The aggravating factors — the premeditation and scope of the fire — "are serious and can't be understated," she said, noting that while depressed Peddle had "very intelligently planned this arson."
A presentence report indicates Peddle has an onerous treatment plan and is considered a low risk to re-offend, Peterson said, citing his lack of a prior criminal record and guilty plea as mitigating factors.
The Crown was supporting the intermittent jail term because "a long sentence would completely undermine the benefits" of what Peddle has done in the past months, she said
The lawyers provided Ontario Court Justice John Condon with medical reports and letters from psychiatrists and a psychologist, which Peterson said demonstrates Peddle's mental health was low at the time of the incident and plummeted even further afterwards.
Palombi said his client has been diagnosed with severe depression with psychotic features.
All the doctors agree he suffered from this severe depression and suicidal idealization at the time of the fire, the defence said, adding Peddle was experiencing auditory hallucinations, "often hearing the term 'let it burn.'"
Peddle was admitted to hospital six times since the incident, and attempted suicide at least three times. He became involved with police when he had been drinking heavily and was Tasered, Palombi said.
The medical notes show that his mental health was on a downward trajectory from November 2015 until August 2016.
He was in a denial stage, was not prepared to accept responsibility for his actions, had untreated mental issues and was self medicating with alcohol, Condon was told.
The turning point appears to have occurred during his last hospital admission, when he realized he had family support and the only way he could do anything was "to buy in himself."
Since then he has been regularly attending counselling, has been sober for eight months, takes his medication and "doesn't waiver on his mental treatment program," Palombi said.
An emotional Peddle read a statement to the court, admitting he was responsible for the arson, that it was a reckless act that endangered nearby residents.
He told Condon, that as the son of a firefighter, he appreciates how these people put their lives on the line every day.
"Regardless of the outcome I will accept the punishment for my crime," he said.
"For the majority of my life I struggled with my mental health. Periodically I would seek help, but many times I would stop taking medications."
He said he has since learned "I'm responsible for my own health."
Condon accepted the lawyers' sentencing submission, saying it was in the low end of the range.
"You need to know how close you are to going to jail for much longer," he told Peddle, warning that if he doesn't comply with the sentence and probation conditions "jail will be staring you in the face."
The judge urged him not to get complacent about his mental health.
"There's no shame in seeking help, especially when you have so many people to help you."

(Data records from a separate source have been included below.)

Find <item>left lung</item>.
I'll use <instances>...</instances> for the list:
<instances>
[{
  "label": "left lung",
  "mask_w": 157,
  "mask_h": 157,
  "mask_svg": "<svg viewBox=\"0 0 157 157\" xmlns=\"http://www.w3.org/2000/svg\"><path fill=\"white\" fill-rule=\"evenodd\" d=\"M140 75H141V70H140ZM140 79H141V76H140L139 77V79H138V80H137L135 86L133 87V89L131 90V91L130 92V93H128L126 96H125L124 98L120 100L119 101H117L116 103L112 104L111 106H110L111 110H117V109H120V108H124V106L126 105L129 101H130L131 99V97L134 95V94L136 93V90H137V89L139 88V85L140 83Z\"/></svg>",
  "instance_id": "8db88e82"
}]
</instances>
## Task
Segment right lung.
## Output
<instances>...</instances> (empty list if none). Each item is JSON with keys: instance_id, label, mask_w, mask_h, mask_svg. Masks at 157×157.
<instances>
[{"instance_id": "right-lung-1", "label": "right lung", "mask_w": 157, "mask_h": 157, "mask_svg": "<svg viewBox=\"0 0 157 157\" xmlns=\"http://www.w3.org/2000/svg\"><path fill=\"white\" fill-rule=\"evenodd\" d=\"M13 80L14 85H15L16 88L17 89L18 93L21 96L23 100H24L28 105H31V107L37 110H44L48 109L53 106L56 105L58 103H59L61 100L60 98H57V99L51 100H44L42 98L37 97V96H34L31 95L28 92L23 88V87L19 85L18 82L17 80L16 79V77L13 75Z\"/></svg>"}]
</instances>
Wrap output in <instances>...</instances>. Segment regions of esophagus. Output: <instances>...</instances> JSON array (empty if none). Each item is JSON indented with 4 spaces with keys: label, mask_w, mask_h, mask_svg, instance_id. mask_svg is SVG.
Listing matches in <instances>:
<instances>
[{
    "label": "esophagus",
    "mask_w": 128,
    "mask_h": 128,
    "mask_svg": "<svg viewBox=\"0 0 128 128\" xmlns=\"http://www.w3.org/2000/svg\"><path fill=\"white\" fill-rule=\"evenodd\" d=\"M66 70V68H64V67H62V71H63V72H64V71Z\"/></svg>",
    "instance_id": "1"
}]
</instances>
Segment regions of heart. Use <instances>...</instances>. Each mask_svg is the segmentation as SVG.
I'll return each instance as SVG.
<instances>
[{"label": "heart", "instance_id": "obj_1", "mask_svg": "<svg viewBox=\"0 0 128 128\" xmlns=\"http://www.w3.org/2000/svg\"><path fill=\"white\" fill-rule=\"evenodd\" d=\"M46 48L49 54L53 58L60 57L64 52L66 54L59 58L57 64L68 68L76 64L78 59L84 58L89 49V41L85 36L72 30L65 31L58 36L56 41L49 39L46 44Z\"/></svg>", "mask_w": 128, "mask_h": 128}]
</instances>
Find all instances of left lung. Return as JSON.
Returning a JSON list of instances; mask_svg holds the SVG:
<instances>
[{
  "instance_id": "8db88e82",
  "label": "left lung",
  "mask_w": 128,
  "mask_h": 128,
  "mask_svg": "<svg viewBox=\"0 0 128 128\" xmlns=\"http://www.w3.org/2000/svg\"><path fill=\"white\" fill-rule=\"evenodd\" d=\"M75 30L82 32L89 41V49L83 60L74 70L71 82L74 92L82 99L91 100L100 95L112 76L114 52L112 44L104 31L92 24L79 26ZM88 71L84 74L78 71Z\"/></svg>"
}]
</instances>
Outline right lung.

Peddle will serve his sentence on weekends, Friday nights to Monday mornings.
He will be on probation for three years, the maximum term under the Criminal Code of Canada.
During this time, he must attend all recommended assessment, counselling and rehabilitation programs for substance and alcohol abuse and psychological and psychiatric issues.
As well, he can't possess any incendiary devices, except for preparing meals, or education and employment purposes, or with the written approval of his probation officer.
"Stay on the course you're on," Condon told him. "If you comply I think we'll never see each other again."